** Document passage follows **
Introduction to the ImGui C++ Library with Conan

Jerry Wiltse,Software Devloper, JFrog

February 25, 2021

< 1 min read

The Conan team provides an introduction and demonstration for the open-source C++ graphics library known as ImGui. You can read our full blog post about the Dear ImGui C++ library here:…

To show the basics of ImGui, we will create a simple application with some controls like buttons, scrollbars, color editors, and more. We will show how easily and quickly you can create a graphical user interface using this library. Finally, we will show how to a simple way to build ImGui using packages with Conan, the package manager for C and C++.


Jerry Wiltse

Senior Software Engineer - Conan Team

Jerry Wiltse is a Senior Software Engineer of the Conan development team, and has been dedicated to build engineering for C and C++ since 2016. He is an avid open-source enthusiast but also deeply focused on enterprise development environments. He is also the narrator and creator of the Conan learning track on the JFrog Academy.

Video Transcript

Hello, and welcome to another screencast brought to by the Conan development team.
My name is Jerry Wiltse, and today we will
talk about an amazing graphical user interface library called ImGui.
To show the basics of this library, we will create a simple application with some controls,
like buttons, scroll bars, color editors, and more. We will show
easily and quickly you can create graphical user interfaces with this library.
But let’s first talk a little bit about the library and what makes imGui different from
other GUI libraries. Imgui is a MIT licensed GUI library mainly used in game development. It is
focused on simplicity and productivity using what is called the immediate mode gui paradigm.
ImGui is renderer agnostic. This means that you have to provide the tools to render the data.
This is a bit of extra work, but it’s very easy to integrate your code with
these tools as ImGui provides multiple bindings for popular window and event handling libraries
such as glfw, sdl and GLUT, and multiple popular renderers like OpenGL, DirectX and Vulkan.
** End of Document passage **
** Data shown follows **
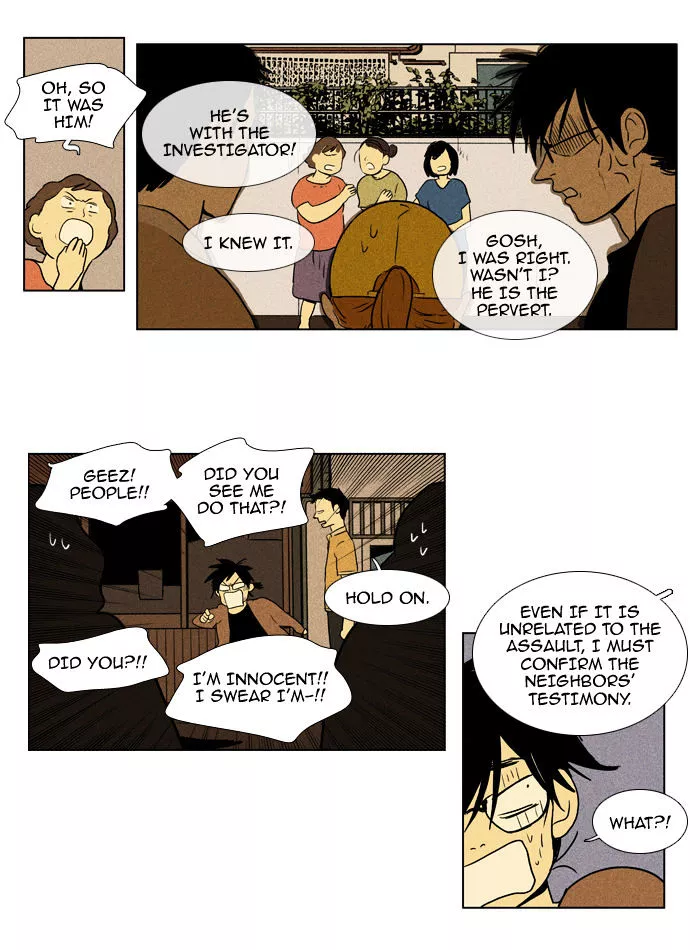 Read Cheese in the Trap en Manga Online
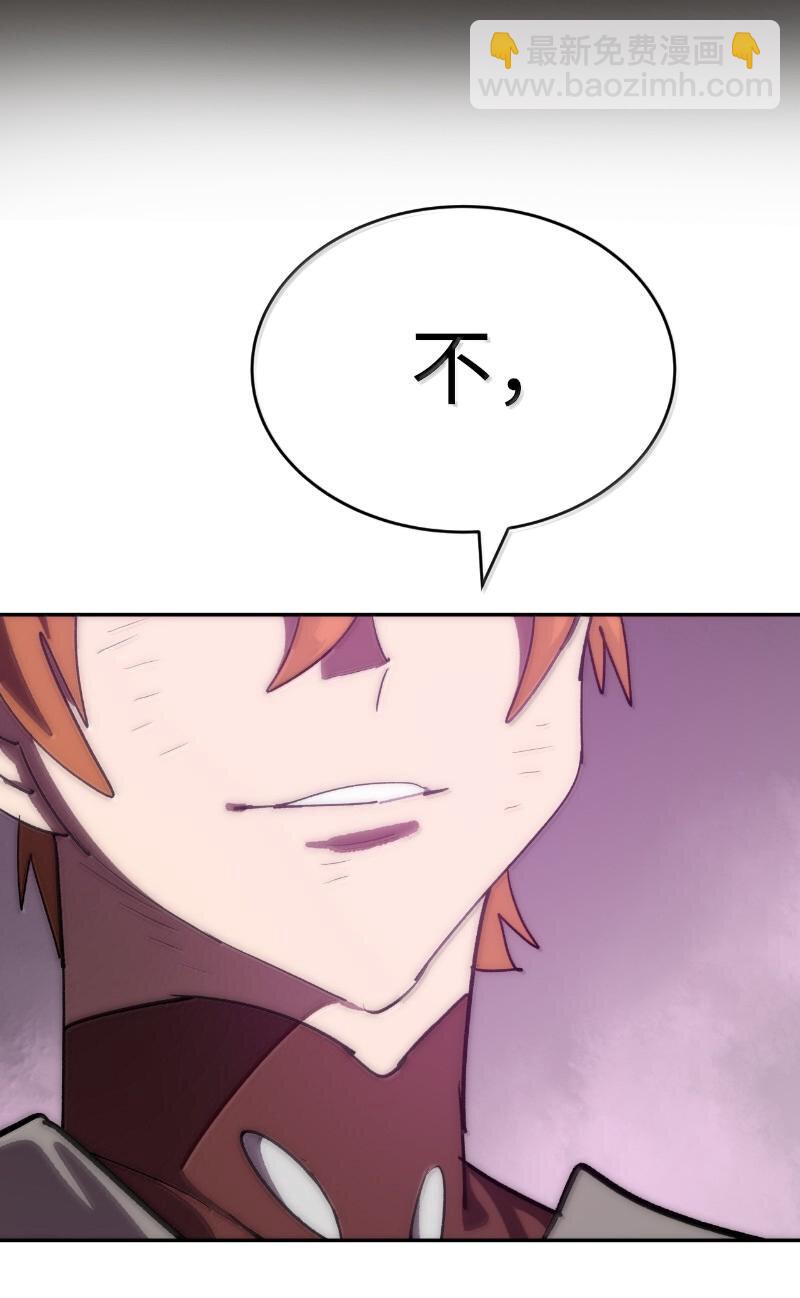 拯救世界後勇士只想做個宅男 - 243 渾水摸魚(1/2) - 8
** End of Data shown **
> [Exercise tasks]:
a - According to the ImGui article, what license is ImGui released under?
b - Repeat everything in the ImGui article from "My name is Jerry" down to "mode gui paradigm.".
c - Go on with the ImGui article from the point where it stops.
You won't need the material for any of this.

> [Expected outputs]:
a - The MIT license.

b -
My name is Jerry Wiltse, and today we will
talk about an amazing graphical user interface library called ImGui.
To show the basics of this library, we will create a simple application with some controls,
like buttons, scroll bars, color editors, and more. We will show
easily and quickly you can create graphical user interfaces with this library.
But let’s first talk a little bit about the library and what makes imGui different from
other GUI libraries. Imgui is a MIT licensed GUI library mainly used in game development. It is
focused on simplicity and productivity using what is called the immediate mode gui paradigm.

c -
Dear ImGui comes with lots of widgets like windows, labels, input boxes, progress bars,
buttons, sliders, trees, and more. We’ll use a few of these in our application,
so lets get started. The purpose of our application is to draw an interactive triangle
shape, and adding some real-time controls to edit it’s position, rotation and color.
As we said earlier, Imgui is renderer independent, so besides adding imgui to our project
we also have to add the libraries which will do the rendering and event handling. We are going to
use OpenGL3, GLEW, and GLFW for that purpose. We will use the premade bindings from the Dear ImGui
repository to connect ImGui to the renderer. Now lets start working on the source code of our
program. The minimal code to make this work is in main.cpp. First, you initialize the window
for rendering. Then you have to initialize a Dear ImGui context, the helper platform,
and Renderer bindings. You can also change the rendering style if you want as well.
Next let’s look at the while loop inside the main() function. It is an infinite while loop
which draws the screen on every iteration. As we said earlier, this is one of the defining
characteristics of the Immediate-Mode UI paradigm. Finally, at the end of the program,
we have to perform some cleanup as well. So, if we render this initial code, here’s what we get. It’s
an empty window, but it is fully functional. It’s an empty window, but it’s fully functional.
Next, we want to add some code to paint a static triangle inside the main window.
When we run the application with this code, here’s how it looks.
Now we want to add some controls to our application which will allow us to modify some
of the triangle’s properties in real-time. Imgui comes with a function called ShowDemoWindow(),
which gives us an interactive demonstration of most of the controls ImGui provides. When we add
this function call and run our program, here is the window. For our example, we’ll use the slider
to modify the triangle’s position and rotation and the color picker to modify the color.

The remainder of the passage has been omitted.